Texto: Rafael Battaglia | Ilustração: Vinicius Capiotti | Design: Juliana Alencar | Edição: Bruno
Vaiano

A
Rússia é para o xadrez o que o Brasil é para o futebol. A diferença é
que eles nunca levaram um 7×1. O histórico de paixão é longo: Ivan, o
Terrível, estava jogando uma partida quando um derrame o matou, em
1584. A Condessa de Stroganoff, da família que deu nome ao prato, organizou
um duelo entre a imperatriz Catarina 2ª e o rei sueco Gustavo 4º em 1796.
Detalhe: era xadrez gigante, com peças humanas.

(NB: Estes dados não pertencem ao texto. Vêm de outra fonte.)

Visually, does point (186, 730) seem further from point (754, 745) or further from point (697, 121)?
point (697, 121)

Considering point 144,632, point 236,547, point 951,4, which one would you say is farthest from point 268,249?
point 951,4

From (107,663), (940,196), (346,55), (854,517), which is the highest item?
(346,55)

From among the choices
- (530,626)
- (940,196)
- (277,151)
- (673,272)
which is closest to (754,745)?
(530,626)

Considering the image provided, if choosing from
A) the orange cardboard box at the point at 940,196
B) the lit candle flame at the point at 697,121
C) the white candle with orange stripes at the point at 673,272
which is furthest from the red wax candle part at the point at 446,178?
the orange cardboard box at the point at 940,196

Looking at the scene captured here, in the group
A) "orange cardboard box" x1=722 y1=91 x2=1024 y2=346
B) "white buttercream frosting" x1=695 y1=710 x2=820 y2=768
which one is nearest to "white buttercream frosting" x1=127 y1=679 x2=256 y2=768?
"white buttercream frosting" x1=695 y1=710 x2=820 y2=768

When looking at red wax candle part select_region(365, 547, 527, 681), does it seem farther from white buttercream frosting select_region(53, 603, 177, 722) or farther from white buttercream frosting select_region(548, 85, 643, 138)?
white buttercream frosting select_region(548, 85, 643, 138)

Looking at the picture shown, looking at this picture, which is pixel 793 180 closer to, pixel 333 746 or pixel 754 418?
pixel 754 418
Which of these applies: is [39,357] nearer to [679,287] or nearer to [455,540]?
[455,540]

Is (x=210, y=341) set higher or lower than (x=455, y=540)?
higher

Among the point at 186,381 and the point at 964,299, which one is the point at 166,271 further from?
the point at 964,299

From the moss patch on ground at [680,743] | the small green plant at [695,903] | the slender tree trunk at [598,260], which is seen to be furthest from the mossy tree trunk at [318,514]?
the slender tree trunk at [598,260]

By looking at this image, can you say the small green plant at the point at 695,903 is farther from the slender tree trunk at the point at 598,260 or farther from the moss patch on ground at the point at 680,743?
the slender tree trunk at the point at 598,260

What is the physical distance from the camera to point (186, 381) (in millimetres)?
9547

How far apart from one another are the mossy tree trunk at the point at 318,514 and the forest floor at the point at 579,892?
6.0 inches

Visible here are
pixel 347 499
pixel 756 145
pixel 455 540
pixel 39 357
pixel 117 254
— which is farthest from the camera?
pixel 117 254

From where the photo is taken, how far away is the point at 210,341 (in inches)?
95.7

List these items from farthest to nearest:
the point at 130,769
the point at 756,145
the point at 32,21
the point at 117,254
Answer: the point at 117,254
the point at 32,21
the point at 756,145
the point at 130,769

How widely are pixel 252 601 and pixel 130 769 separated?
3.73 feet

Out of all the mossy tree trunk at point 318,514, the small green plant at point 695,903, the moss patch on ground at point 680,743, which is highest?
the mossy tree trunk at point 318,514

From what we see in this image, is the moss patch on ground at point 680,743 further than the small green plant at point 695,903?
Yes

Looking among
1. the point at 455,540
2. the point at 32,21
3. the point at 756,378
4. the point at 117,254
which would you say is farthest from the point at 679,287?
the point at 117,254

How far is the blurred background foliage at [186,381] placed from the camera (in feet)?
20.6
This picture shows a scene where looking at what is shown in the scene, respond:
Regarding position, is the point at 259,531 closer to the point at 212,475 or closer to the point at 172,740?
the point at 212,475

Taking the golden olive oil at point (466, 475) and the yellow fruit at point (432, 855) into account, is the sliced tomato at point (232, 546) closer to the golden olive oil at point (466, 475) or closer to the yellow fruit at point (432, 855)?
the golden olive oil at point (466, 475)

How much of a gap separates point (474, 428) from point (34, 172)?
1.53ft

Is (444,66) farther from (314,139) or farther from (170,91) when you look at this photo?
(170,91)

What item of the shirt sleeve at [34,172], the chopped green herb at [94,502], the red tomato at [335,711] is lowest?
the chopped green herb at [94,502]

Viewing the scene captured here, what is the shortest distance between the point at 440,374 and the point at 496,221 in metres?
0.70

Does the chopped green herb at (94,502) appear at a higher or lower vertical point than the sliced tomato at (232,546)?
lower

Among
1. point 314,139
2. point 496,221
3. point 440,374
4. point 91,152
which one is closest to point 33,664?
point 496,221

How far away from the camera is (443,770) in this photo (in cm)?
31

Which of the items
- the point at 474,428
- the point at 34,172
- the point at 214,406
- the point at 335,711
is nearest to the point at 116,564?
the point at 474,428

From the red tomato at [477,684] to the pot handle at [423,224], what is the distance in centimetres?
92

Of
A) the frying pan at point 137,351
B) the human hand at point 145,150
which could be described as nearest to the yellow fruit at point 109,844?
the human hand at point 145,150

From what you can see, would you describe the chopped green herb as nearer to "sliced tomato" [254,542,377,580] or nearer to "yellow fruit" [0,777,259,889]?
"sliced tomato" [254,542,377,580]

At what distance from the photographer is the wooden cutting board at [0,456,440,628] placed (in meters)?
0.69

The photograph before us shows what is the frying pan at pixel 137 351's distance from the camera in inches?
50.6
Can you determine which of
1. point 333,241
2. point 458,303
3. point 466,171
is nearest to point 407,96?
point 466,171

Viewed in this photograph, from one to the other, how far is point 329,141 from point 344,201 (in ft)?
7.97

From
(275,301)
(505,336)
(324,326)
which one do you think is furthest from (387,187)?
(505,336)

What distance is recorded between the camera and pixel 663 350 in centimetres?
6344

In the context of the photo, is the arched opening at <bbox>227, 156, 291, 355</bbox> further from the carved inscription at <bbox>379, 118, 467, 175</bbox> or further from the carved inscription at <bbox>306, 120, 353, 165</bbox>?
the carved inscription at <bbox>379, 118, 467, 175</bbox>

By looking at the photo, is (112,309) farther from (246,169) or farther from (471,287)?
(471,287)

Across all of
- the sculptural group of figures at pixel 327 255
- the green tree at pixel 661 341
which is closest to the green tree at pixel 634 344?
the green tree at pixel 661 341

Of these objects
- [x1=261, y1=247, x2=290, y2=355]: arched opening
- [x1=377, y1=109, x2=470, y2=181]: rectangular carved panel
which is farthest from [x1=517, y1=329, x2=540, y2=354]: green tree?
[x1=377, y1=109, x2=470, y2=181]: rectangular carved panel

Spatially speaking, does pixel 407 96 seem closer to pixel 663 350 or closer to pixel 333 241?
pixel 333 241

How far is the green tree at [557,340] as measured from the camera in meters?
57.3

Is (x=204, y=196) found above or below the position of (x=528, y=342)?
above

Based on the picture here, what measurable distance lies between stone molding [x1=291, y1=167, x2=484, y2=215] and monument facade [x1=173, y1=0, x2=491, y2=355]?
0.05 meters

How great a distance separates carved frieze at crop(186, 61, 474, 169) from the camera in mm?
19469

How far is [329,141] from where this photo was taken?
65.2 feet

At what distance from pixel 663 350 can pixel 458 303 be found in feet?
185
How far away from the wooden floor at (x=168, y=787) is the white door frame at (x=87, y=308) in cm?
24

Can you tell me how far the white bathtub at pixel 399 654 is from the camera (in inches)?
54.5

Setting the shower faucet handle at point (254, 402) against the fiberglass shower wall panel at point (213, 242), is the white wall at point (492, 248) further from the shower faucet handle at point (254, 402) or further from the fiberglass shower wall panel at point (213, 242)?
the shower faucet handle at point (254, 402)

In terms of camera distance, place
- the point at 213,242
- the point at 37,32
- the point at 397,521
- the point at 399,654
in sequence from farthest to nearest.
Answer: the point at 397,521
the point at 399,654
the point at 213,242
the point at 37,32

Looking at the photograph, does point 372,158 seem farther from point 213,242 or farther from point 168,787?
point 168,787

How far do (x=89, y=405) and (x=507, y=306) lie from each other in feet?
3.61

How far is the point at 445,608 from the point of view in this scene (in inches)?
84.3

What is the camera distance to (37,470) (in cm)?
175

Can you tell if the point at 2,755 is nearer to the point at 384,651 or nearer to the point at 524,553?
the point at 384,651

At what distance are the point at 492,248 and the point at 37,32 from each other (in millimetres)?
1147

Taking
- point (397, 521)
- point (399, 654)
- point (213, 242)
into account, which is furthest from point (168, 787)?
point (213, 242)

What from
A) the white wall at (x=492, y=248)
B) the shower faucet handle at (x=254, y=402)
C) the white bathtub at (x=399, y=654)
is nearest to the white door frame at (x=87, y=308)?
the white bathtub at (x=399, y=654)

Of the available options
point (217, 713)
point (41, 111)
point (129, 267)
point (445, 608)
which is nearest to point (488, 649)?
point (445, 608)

Em uma foto de 1908, o líder bolchevique Vladimir Lênin joga uma partida com
seu rival de partido Alexander Bogdanov – autor de ficção científica e médico
pioneiro da transfusão sanguínea. Eles estão na casa do célebre escritor Maxim
Gorki, na Itália. Lênin (que, segundo Gorki, tinha chiliques mimados quando
perdia) não deixou de jogar nem durante o exílio de três anos na Sibéria antes da
Revolução de 1917: os movimentos das peças iam e voltavam por
correspondência.

O xadrez surgiu a partir de um jogo indiano do século 6, chamado chaturanga –


que tinha um elefantinho no lugar do bispo. Chegou aos persas, espalhou-se pela
Ásia e entrou na Rússia pela Sibéria no século 9. Deu match com o temperamento
russo e virou o passatempo preferido da aristocracia imperial. Mas só caiu de vez
no gosto do povo séculos depois, de maneira premeditada – quando foi
transformado em arma política pelos soviéticos. Nikolai Krylenko, um influente
assecla de Stálin, disse: “Vamos organizar brigadas de choque de jogadores, e
começar um plano quinquenal”.

A ideia era que um jogo lógico e racional – o favorito do alemão Karl Marx,
diga-se – servisse como demonstração da superioridade intelectual da URSS
sobre os países capitalistas. Seria fácil implantá-lo: as peças podem ser fabricadas
em larga escala, e a única infraestrutura necessária é uma mesa. Além disso, a
população já nutria alguma simpatia pelo tabuleiro alvinegro, e havia um herói
nacional recente para exaltar: Mikhail Chigorin, que esteve no top 5 mundial no
final do século 19 e batizou vários lances. Logo, o xadrez foi incorporado ao
treinamento de todos os recrutas das Forças Armadas.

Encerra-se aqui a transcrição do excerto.